- **Exercise task**: Place every line of the items below into a JSON list of strings, one string per line, leaving out blank lines.

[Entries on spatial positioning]
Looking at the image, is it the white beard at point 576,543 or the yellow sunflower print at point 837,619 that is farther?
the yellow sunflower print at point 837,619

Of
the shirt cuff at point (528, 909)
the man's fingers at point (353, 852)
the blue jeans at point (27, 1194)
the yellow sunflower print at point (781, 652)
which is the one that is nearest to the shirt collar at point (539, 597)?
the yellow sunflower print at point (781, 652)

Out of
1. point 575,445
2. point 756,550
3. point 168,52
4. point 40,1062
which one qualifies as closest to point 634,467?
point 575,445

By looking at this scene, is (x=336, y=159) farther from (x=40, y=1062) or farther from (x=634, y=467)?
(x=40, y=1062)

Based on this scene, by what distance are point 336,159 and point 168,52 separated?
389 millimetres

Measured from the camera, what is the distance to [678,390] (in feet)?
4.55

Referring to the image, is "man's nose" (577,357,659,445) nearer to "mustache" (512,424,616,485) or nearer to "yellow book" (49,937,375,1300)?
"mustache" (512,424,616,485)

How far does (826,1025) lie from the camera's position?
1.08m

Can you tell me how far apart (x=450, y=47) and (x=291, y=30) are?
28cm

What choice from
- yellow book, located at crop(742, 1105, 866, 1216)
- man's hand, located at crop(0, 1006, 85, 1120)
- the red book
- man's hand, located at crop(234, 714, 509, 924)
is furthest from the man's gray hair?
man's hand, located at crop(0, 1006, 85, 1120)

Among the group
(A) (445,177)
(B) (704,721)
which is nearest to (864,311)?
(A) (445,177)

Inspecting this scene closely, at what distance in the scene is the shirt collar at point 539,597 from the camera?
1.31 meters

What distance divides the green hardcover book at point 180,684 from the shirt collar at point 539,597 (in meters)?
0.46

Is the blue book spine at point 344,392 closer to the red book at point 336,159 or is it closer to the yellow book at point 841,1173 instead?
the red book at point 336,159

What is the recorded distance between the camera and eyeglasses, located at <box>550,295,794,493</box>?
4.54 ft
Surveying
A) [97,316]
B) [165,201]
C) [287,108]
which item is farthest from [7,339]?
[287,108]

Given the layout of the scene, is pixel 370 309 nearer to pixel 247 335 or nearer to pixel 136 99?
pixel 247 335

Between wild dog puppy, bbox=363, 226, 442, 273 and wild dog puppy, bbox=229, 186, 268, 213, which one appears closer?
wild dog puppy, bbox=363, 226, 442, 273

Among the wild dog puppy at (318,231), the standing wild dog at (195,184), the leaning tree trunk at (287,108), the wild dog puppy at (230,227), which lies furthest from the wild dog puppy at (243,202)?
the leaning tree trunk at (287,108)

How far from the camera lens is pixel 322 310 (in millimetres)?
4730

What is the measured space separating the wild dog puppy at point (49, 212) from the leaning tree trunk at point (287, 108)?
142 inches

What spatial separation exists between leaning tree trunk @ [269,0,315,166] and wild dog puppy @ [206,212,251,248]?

- **Task answer**:
[
  "Looking at the image, is it the white beard at point 576,543 or the yellow sunflower print at point 837,619 that is farther?",
  "the yellow sunflower print at point 837,619",
  "Of",
  "the shirt cuff at point (528, 909)",
  "the man's fingers at point (353, 852)",
  "the blue jeans at point (27, 1194)",
  "the yellow sunflower print at point (781, 652)",
  "which is the one that is nearest to the shirt collar at point (539, 597)?",
  "the yellow sunflower print at point (781, 652)",
  "Out of",
  "1. point 575,445",
  "2. point 756,550",
  "3. point 168,52",
  "4. point 40,1062",
  "which one qualifies as closest to point 634,467?",
  "point 575,445",
  "By looking at this scene, is (x=336, y=159) farther from (x=40, y=1062) or farther from (x=634, y=467)?",
  "(x=40, y=1062)",
  "Based on this scene, by what distance are point 336,159 and point 168,52 separated?",
  "389 millimetres",
  "Measured from the camera, what is the distance to [678,390] (in feet)?",
  "4.55",
  "Referring to the image, is \"man's nose\" (577,357,659,445) nearer to \"mustache\" (512,424,616,485) or nearer to \"yellow book\" (49,937,375,1300)?",
  "\"mustache\" (512,424,616,485)",
  "How far does (826,1025) lie from the camera's position?",
  "1.08m",
  "Can you tell me how far apart (x=450, y=47) and (x=291, y=30) are?",
  "28cm",
  "What choice from",
  "- yellow book, located at crop(742, 1105, 866, 1216)",
  "- man's hand, located at crop(0, 1006, 85, 1120)",
  "- the red book",
  "- man's hand, located at crop(234, 714, 509, 924)",
  "is furthest from the man's gray hair?",
  "man's hand, located at crop(0, 1006, 85, 1120)",
  "Among the group",
  "(A) (445,177)",
  "(B) (704,721)",
  "which is nearest to (864,311)?",
  "(A) (445,177)",
  "Inspecting this scene closely, at what distance in the scene is the shirt collar at point 539,597 from the camera?",
  "1.31 meters",
  "What distance divides the green hardcover book at point 180,684 from the shirt collar at point 539,597 (in meters)?",
  "0.46",
  "Is the blue book spine at point 344,392 closer to the red book at point 336,159 or is it closer to the yellow book at point 841,1173 instead?",
  "the red book at point 336,159",
  "What is the recorded distance between the camera and eyeglasses, located at <box>550,295,794,493</box>?",
  "4.54 ft",
  "Surveying",
  "A) [97,316]",
  "B) [165,201]",
  "C) [287,108]",
  "which item is farthest from [7,339]?",
  "[287,108]",
  "Given the layout of the scene, is pixel 370 309 nearer to pixel 247 335 or nearer to pixel 136 99?",
  "pixel 247 335",
  "Between wild dog puppy, bbox=363, 226, 442, 273 and wild dog puppy, bbox=229, 186, 268, 213, which one appears closer?",
  "wild dog puppy, bbox=363, 226, 442, 273",
  "Among the wild dog puppy at (318,231), the standing wild dog at (195,184), the leaning tree trunk at (287,108), the wild dog puppy at (230,227), which lies furthest from the wild dog puppy at (243,202)?",
  "the leaning tree trunk at (287,108)",
  "How far from the camera lens is pixel 322 310 (in millimetres)?",
  "4730",
  "What is the measured space separating the wild dog puppy at point (49, 212) from the leaning tree trunk at point (287, 108)?",
  "142 inches",
  "What spatial separation exists between leaning tree trunk @ [269,0,315,166] and wild dog puppy @ [206,212,251,248]?"
]